Biden Railroads Union Workers
The president is pushing for Congress to override four unions that rejected a deal his administration helped craft.
If railroad workers strike over failing to reach an agreement on a new contract, the already-taxed American supply chain will suffer, and you will pay more and/or wait longer for certain things. Who wants to sign up for more of that after the last two years?
Roughly 40% of long-distance freight volume is carried by rail, so a looming strike at the December 9 deadline — just in time for Christmas — is a big deal.
There are 12 railroad unions that must vote on the contract, and four of the biggest ones have rejected the latest deal. If they strike, the rest could join them in solidarity. The haggling involves paid sick days and work schedules, though over two years of negotiations workers have already won an additional paid day off and a 24% pay raise from 2020 through 2024.

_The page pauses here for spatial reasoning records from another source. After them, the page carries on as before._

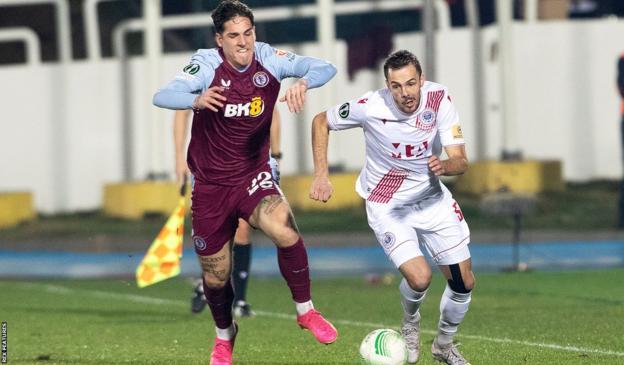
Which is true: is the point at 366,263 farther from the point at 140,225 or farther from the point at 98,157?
the point at 98,157

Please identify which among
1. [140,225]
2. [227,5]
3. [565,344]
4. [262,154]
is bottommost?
[140,225]

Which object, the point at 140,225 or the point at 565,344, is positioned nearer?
the point at 565,344

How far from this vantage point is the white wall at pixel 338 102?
92.8ft

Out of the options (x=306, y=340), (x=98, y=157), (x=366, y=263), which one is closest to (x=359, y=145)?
(x=98, y=157)

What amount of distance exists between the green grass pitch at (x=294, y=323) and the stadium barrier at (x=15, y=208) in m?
8.63

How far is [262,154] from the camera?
32.9ft

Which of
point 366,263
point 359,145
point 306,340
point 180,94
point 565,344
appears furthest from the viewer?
point 359,145

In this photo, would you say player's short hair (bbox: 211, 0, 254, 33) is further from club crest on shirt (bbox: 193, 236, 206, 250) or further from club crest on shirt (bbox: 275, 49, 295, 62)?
club crest on shirt (bbox: 193, 236, 206, 250)

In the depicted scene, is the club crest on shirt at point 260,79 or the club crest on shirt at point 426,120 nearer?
the club crest on shirt at point 260,79

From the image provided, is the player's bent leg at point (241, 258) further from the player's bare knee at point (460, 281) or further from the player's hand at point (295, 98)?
the player's hand at point (295, 98)

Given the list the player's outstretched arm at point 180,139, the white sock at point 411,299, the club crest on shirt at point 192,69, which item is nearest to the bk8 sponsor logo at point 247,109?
the club crest on shirt at point 192,69

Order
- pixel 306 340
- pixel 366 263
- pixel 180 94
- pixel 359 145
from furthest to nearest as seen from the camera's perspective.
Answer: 1. pixel 359 145
2. pixel 366 263
3. pixel 306 340
4. pixel 180 94

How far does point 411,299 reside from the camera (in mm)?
10328

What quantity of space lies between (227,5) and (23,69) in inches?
827
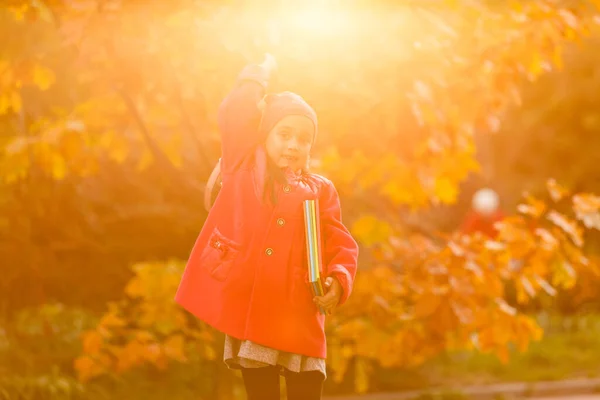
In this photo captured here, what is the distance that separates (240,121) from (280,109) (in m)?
0.15

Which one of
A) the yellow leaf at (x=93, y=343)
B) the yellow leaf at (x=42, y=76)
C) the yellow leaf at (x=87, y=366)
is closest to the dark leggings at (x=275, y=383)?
the yellow leaf at (x=42, y=76)

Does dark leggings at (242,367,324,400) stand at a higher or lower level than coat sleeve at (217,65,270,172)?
lower

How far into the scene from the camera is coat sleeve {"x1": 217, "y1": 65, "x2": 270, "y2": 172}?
7.25ft

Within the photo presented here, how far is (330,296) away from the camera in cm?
205

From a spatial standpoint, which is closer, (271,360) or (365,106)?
(271,360)

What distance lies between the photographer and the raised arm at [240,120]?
2.21m

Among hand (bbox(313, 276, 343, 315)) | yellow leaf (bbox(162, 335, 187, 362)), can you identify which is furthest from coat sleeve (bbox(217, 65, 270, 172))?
yellow leaf (bbox(162, 335, 187, 362))

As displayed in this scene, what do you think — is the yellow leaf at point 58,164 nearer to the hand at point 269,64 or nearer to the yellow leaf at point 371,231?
the yellow leaf at point 371,231

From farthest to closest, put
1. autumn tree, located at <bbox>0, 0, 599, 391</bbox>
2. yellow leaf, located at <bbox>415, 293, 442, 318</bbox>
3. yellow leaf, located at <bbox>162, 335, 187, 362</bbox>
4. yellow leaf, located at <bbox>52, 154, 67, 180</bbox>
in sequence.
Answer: yellow leaf, located at <bbox>162, 335, 187, 362</bbox>
yellow leaf, located at <bbox>52, 154, 67, 180</bbox>
yellow leaf, located at <bbox>415, 293, 442, 318</bbox>
autumn tree, located at <bbox>0, 0, 599, 391</bbox>

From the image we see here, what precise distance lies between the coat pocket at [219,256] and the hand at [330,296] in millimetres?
229

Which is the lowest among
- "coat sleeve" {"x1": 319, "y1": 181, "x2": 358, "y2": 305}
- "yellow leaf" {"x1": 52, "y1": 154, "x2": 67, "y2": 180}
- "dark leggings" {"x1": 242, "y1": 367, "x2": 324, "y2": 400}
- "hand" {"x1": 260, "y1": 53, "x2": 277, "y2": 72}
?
"yellow leaf" {"x1": 52, "y1": 154, "x2": 67, "y2": 180}

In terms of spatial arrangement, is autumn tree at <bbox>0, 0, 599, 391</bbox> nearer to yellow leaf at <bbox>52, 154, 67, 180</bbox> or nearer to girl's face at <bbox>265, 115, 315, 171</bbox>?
yellow leaf at <bbox>52, 154, 67, 180</bbox>

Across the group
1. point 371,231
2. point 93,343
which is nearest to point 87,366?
point 93,343

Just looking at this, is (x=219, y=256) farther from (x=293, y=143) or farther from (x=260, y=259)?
(x=293, y=143)
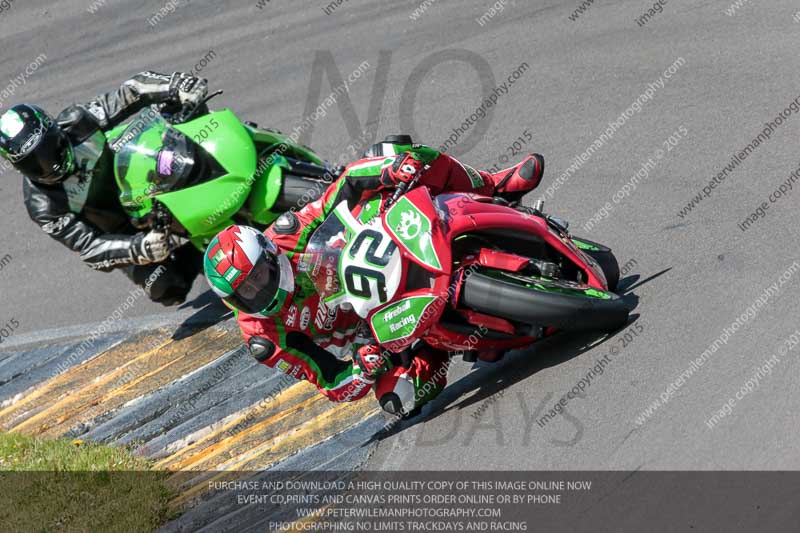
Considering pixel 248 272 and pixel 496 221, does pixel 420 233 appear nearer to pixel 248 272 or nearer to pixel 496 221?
pixel 496 221

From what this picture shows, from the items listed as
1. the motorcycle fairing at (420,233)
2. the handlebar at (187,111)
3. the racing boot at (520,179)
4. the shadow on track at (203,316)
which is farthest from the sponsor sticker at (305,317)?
the handlebar at (187,111)

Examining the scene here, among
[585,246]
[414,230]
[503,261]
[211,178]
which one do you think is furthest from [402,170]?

The deal will raise prices on goods across the economy because the cost of rail transport will rise by, oh, at least 24%, but a strike would be much worse, especially if it lasts significant time.
Joe Biden and his crack team of economic neophytes like Transportation Secretary Pete Buttigieg have been working on this for months with little success but a lot of boasting. Biden certainly hopes to avoid a strike that will “devastate our economy,” and yesterday he called for Congress to intervene.
“I am calling on Congress to pass legislation immediately to adopt the Tentative Agreement between railroad workers and operators — without any modifications or delay — to avert a potentially crippling national rail shutdown,” he said. “This agreement was approved by labor and management negotiators in September,” he added. “On the day that it was announced, labor leaders, business leaders, and elected officials all hailed it as a fair resolution of the dispute between the hard-working men and women of the rail freight unions and the companies in that industry.”
He claims to be “reluctant to override the ratification procedures and the views of those who voted against the agreement,” but he’s never been shy about using that pen of his or, in this case, the weight of Congress.
House Speaker Nancy Pelosi says she’s happy to oblige, promising that the House “will consider legislation” on the matter “this week.”
Now, to the irony of the whole mess. Biden insisted in his statement Monday that he remains a “a proud pro-labor president,” but his policies have done virtually nothing but harm union members. Let’s just list a few things he and his party do or support that hurt the interests of workers:
They shut down much of the economy over a virus and then injected far too much “stimulus” via government spending to fix what they broke. That created a horrific tag team of disrupted or constricted supply chains to go along with drastically increased and subsidized demand. The result: Rampant inflation not seen since Jimmy Carter’s malaise brought on the same thing.
Biden and his administration have opened the southern border to millions of illegals who compete for jobs with American workers.
Democrats’ agenda of addressing climate change with government controls hampers union workers in all sorts of industries. Biden killed thousands of union jobs with the stroke of a pen shutting down the Keystone pipeline.
Biden and other Democrats enacted vaccine mandates that negatively affected millions of workers, costing a lot of them their jobs. The AFL-CIO did dutifully jump on board Biden’s vax mandate, but let’s just say other unions weren’t quite so thrilled.
Pushing for a $15 minimum wage for some kid making lattes at Starbucks tells a skilled laborer at a railroad company that his hours are far more valuable (and they are), meaning big pay raises are necessary even if not fully economically justified and therefore hard to get. Putting upward pressure on wages is inflationary.
Union workers tend to be far more interested in favorable working conditions and compensation than all the woke garbage being forced upon all of us by the Left.
Now Biden wants to override their votes and tell them to get back to work. It’s no wonder blue-collar folks are moving Republican.
On a final note, Biden wants action now because the buck stops at his desk no matter how often he tries to shove it somewhere else. That makes it even more fascinating to remember that the last time Congress intervened to prevent a railroad strike was 1992. Six U.S. senators voted against forcing that deal. Joe Biden was one of them.